┏━━

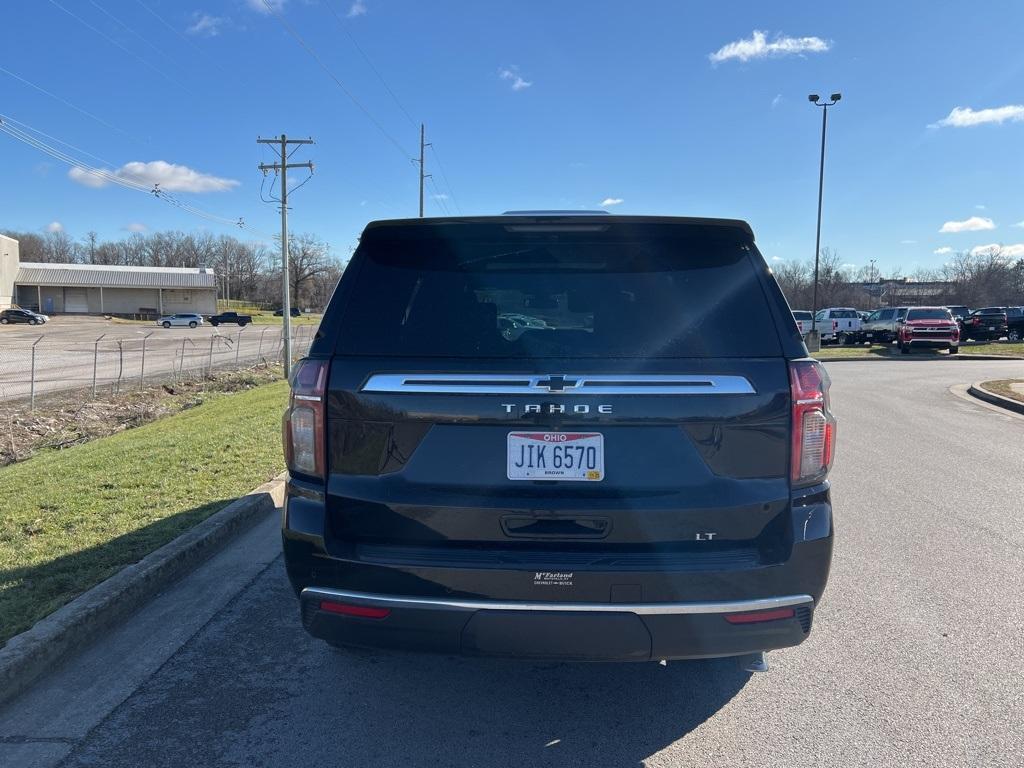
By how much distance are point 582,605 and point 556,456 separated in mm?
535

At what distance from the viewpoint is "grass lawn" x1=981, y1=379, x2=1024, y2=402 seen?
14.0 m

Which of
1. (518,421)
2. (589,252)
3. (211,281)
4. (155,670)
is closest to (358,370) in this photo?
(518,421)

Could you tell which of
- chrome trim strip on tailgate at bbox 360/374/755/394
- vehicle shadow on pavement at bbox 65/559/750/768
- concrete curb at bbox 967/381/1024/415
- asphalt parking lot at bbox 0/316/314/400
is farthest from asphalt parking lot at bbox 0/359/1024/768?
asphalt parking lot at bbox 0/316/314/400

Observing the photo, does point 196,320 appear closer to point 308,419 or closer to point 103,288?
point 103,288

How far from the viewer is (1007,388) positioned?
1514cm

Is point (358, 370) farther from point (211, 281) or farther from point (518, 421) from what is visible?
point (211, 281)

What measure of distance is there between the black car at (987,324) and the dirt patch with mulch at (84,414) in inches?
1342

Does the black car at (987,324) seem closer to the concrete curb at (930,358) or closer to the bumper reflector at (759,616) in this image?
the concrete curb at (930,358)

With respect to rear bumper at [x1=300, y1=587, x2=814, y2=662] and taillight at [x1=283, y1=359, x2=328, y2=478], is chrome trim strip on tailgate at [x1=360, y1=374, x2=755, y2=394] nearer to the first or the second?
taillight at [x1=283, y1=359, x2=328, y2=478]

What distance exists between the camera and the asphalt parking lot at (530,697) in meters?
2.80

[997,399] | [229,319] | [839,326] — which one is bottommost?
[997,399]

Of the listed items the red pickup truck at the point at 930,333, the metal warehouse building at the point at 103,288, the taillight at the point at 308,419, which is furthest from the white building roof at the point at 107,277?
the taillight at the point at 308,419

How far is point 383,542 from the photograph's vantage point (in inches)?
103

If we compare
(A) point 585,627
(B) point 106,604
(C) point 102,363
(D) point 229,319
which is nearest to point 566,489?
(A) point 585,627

┗━━

Copy the data above line for line, leaving out the picture.

By how much distance are point 582,605 and point 556,456 separated in mm?
535

At what distance from the viewpoint is "grass lawn" x1=981, y1=379, x2=1024, y2=402 seen?
14.0 m

Which of
1. (518,421)
2. (589,252)
3. (211,281)
4. (155,670)
is closest to (358,370) in this photo?
(518,421)

Could you tell which of
- chrome trim strip on tailgate at bbox 360/374/755/394
- vehicle shadow on pavement at bbox 65/559/750/768
- concrete curb at bbox 967/381/1024/415
- asphalt parking lot at bbox 0/316/314/400
is farthest from asphalt parking lot at bbox 0/359/1024/768?
asphalt parking lot at bbox 0/316/314/400

Observing the photo, does point 196,320 appear closer to point 308,419 or closer to point 103,288?
point 103,288

How far from the viewer is (1007,388) positioned?
1514cm

Is point (358, 370) farther from point (211, 281) or farther from point (518, 421) from what is visible?
point (211, 281)

What measure of distance is there between the black car at (987,324) and the dirt patch with mulch at (84,414) in inches?
1342

Does the black car at (987,324) seem closer to the concrete curb at (930,358) or closer to the bumper reflector at (759,616) in this image?
the concrete curb at (930,358)

With respect to rear bumper at [x1=300, y1=587, x2=814, y2=662] and taillight at [x1=283, y1=359, x2=328, y2=478], is chrome trim strip on tailgate at [x1=360, y1=374, x2=755, y2=394] nearer to the first or the second?
taillight at [x1=283, y1=359, x2=328, y2=478]

What distance exists between the camera and the asphalt parking lot at (530,697) in meters?
2.80

[997,399] | [229,319] | [839,326] — which one is bottommost?
[997,399]

Of the listed items the red pickup truck at the point at 930,333, the metal warehouse building at the point at 103,288, the taillight at the point at 308,419, which is furthest from the white building roof at the point at 107,277?
the taillight at the point at 308,419

How far is point 383,542 from the photograph's vantage point (in inches)?
103

If we compare
(A) point 585,627
(B) point 106,604
(C) point 102,363
(D) point 229,319
which is nearest to point 566,489?
(A) point 585,627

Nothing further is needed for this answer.